CIA Center for the Study of Intelligence
Studies in Intelligence, 2007

Triple Cross: How Bin Laden's Master Spy Penetrated the CIA, the Green Berets, and the FBI--and Why Patrick Fitzgerald Failed to Stop Him

Peter Lance, (New York: Regan Books, 2006), 604 pp., endnotes, appendices, photos, index.

Reviewed by Hayden B. Peake, curator of the CIA's Historical Intelligence Collection

In his first book, 1000 Years For Revenge, Peter Lance presented documentary evidence available to the FBI that he judged might have prevented the 9/11 tragedy had it not been ignored. One item concerned a source recruited by the Bureau as an al Qa'ida penetration: an ex-Egyptian army officer and member of the Egyptian Islamic Jihad named Ali Mohammed. Lance reported that Ali had become an American citizen, a member of the US Army Special Forces, and a contract agent of the CIA before his dismissal for having unauthorized contacts with Hizballah. He had trained al Qa'ida terrorists in Khost, Afghanistan, and served as bin Laden's bodyguard in Sudan. When bin Laden moved to Afghanistan, Al Mohammed helped with the arrangements. In between, he was a weapons trainer for an Al Qa'ida cell in New York City headed by Omar Abdel Rahman, the blind Sheikh. His final contribution was to help plan the embassy bombing in Nairobi. He was arrested after the Nairobi bombing and confessed his al Qa'ida links. Case closed.

Left unexplained in that first book were the reasons for his arrest and his punishment. At the invitation of the 9/11 Commission Chairman, Thomas Kean, Lance told the Ali story and others to a staff investigator in secret session. When the final report was published, Lance's testimony was not included and Ali Mohammed was not mentioned. Triple Cross is Lance's attempt to explain the reasons.

Lance tries to make Ali Mohammad the central thread in Triple Cross, but he is only partially successful. It is a complicated book with many new names--a graphic in the center helps sort them out. Lance marshals new data to argue that if only Ali Mohammed had been better handled and debriefed, 9/11 might not have happened and bin Laden would have been caught or neutralized. For example the FBI eventually learned that Ali Mohammed's 1998 confession and detailed debriefings produced only lies--nothing checked out. Indeed, Ali has never been sentenced and remains in witness protection. These facts tends to weaken the argument that he was central to the counterterrorism program.
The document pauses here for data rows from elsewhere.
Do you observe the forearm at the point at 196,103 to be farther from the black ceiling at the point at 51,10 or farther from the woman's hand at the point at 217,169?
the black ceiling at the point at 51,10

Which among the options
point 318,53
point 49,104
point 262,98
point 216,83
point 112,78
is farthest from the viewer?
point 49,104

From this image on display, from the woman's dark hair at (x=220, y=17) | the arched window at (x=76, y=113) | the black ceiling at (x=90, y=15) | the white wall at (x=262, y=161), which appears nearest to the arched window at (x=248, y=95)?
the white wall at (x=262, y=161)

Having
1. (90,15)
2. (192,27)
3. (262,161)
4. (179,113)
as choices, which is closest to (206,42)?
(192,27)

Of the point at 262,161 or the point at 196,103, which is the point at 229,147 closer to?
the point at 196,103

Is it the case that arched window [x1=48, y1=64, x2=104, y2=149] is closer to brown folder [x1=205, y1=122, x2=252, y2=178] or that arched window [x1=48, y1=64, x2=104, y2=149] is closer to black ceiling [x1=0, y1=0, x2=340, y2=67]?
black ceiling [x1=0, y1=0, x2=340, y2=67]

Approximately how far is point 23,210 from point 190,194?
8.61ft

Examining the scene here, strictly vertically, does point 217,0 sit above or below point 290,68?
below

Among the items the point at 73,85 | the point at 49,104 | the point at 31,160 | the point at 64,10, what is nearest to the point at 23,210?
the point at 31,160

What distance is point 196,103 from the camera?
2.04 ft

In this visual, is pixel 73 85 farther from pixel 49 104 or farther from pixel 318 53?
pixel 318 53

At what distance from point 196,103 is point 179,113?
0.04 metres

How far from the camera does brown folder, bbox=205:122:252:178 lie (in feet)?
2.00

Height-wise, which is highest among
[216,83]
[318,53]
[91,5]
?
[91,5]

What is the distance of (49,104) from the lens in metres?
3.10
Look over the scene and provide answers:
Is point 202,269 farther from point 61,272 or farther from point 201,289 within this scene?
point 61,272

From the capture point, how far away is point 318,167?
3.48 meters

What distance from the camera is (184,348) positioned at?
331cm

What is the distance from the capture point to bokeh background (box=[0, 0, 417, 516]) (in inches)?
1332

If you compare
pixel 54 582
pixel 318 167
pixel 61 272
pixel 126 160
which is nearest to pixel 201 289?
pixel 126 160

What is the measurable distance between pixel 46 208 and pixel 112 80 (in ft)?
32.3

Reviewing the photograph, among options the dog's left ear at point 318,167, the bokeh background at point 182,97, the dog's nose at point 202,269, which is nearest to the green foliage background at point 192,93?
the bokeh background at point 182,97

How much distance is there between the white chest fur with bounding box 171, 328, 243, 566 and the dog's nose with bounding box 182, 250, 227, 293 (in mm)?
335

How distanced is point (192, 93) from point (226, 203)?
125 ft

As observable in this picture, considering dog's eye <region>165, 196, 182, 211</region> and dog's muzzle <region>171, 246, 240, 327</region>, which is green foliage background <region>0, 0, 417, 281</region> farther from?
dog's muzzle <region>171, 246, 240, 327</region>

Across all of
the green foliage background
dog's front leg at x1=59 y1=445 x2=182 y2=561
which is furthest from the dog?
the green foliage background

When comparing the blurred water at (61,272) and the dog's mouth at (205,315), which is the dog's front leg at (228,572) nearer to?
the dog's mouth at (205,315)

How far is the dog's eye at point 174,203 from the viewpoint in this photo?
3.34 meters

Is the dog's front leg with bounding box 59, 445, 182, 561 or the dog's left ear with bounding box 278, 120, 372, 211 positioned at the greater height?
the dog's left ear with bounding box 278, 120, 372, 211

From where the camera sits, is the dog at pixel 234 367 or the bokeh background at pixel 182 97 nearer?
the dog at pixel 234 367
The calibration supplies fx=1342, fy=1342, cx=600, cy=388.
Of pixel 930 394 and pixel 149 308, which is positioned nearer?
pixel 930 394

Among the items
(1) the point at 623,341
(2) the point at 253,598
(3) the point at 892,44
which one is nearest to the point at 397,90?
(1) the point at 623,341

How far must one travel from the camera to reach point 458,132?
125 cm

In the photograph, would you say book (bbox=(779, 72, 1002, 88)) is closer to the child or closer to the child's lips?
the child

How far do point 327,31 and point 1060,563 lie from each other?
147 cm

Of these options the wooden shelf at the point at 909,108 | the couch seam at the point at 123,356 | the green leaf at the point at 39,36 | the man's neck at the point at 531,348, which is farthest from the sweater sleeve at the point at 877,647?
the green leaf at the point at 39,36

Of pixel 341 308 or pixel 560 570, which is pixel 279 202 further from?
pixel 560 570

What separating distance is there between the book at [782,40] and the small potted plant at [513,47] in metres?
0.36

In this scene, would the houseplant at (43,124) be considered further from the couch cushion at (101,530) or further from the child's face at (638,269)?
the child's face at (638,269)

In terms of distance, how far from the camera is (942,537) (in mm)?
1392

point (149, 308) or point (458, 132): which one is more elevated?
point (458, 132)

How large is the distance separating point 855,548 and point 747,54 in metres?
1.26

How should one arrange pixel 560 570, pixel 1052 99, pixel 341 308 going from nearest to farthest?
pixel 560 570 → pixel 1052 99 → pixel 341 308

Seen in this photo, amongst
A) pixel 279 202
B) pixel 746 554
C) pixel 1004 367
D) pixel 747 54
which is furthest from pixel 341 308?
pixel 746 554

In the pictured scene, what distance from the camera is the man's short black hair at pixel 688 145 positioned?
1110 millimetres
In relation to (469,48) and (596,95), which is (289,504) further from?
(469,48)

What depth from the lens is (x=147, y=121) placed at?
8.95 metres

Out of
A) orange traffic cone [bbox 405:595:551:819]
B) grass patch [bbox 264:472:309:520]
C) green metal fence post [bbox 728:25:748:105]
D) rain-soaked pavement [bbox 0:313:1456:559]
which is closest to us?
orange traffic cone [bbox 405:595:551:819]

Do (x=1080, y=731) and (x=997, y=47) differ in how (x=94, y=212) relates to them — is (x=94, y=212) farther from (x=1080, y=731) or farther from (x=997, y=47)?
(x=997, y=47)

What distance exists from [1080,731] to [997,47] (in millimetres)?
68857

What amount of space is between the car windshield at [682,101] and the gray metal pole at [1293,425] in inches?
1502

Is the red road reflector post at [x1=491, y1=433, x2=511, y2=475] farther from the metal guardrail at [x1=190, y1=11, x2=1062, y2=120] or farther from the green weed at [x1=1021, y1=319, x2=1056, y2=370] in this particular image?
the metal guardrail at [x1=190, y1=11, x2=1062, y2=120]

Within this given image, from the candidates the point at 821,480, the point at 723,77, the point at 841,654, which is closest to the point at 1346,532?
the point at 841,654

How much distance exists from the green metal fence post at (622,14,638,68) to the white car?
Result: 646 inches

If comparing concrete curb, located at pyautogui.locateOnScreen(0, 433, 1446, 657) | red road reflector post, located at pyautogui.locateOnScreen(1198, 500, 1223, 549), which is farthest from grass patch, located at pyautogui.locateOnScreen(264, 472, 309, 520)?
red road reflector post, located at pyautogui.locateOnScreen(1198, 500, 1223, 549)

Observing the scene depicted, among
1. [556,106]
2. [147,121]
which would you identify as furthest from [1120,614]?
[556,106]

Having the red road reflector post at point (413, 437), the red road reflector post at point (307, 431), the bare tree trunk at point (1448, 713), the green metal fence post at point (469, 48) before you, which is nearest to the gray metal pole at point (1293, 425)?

Lance does present a new analysis of what happened in the ABLE DANGER data mining operation, and he tables indications that the destruction of TWA Flight 800 east of New York City in July 1996 was a terrorist act, not the result of the internal fuel tank explosion the National Transportation Safety Board concluded was the most probable cause.

In the midst of all this Lance tells of an FBI sting against Ramsi Yousef, the 1993 World Trade Center bomber, that involved a mafia inmate who helped the FBI monitor Yousef's telephone calls--calls that he was not supposed to have been making--to his fellow terrorists overseas. Lance leaves the significance of this operation dangling.

In the end, Lance asks if we will "ever know the truth?" (468) Of course, the answer is "maybe." He is satisfied with knowing more now and Triple Cross does provide new dots, but unfortunately it is by no means clear how they connect.